As an expert in your field, you probably read a lot about your area of expertise. Sharing links to what you have read can be a valuable knowledge-sharing activity for your coworkers. However, sharing alone does not add any value and only becomes meaningful when you add your own knowledge and context to show the relevance and usefulness of the links. This is what we call “content curation.”
What is content curation?
Content curation involves finding, grouping, organizing and sharing the best content on a specific subject or domain. By curating and sharing the most relevant and thought-provoking content, you establish yourself as an authority or thought leader in your area of expertise.
The term “curation” originates in the world of museums. A curator is the manager of a museum’s collection who selects and arranges the various pieces to be exhibited. Often, he or she borrows works from other museums or private collectors. How does a curator decide what to select and how to organize an exhibition?

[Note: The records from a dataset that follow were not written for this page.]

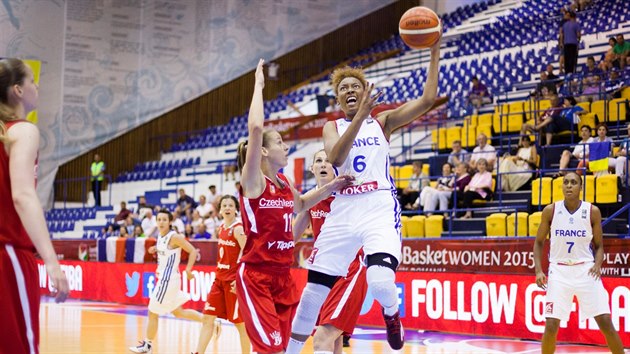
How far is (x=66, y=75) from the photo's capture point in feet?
97.1

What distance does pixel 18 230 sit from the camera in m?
4.13

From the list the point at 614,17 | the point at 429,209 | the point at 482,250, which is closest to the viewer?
the point at 482,250

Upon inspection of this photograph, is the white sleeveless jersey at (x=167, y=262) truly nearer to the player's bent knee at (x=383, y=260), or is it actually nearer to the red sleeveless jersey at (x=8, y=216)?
the player's bent knee at (x=383, y=260)

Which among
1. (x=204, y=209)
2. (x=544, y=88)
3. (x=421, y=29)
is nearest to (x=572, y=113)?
(x=544, y=88)

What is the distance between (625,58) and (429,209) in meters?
5.70

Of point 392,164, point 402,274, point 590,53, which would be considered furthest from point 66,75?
point 402,274

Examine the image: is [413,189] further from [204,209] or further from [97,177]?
[97,177]

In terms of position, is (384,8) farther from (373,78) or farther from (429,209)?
(429,209)

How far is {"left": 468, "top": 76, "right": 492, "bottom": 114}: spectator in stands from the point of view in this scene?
20.6 metres

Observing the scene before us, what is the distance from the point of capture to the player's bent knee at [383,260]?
18.2 ft

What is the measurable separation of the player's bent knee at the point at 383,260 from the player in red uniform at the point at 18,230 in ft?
7.13

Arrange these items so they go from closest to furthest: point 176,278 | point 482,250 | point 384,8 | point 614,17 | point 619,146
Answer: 1. point 176,278
2. point 482,250
3. point 619,146
4. point 614,17
5. point 384,8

4 Steps to curate e-learning content
Now that you know what content curation is and where the term comes from, let’s take a look at the steps you should follow to curate content for your e-learning materials. We’ll use our museum analogy to help you along the way.
1. Search and select content
Let’s assume you are the curator of a museum and you’re putting together an exhibition of Rembrandt paintings. Imagine you have been asked to exhibit every existing Rembrandt painting. If you put them all up side by side, you would end up with something like this:
This is not curation. It’s more like a search result! (More specifically, a Google Images search result, which is where this picture actually comes from ?).
The first step in content curation is to select the works or pieces you want to display. Selection is carried out with a purpose: there is criteria or a rationale behind each choice. As a Rembrandt curator, you need to identify your selection criteria and tell a story based on that.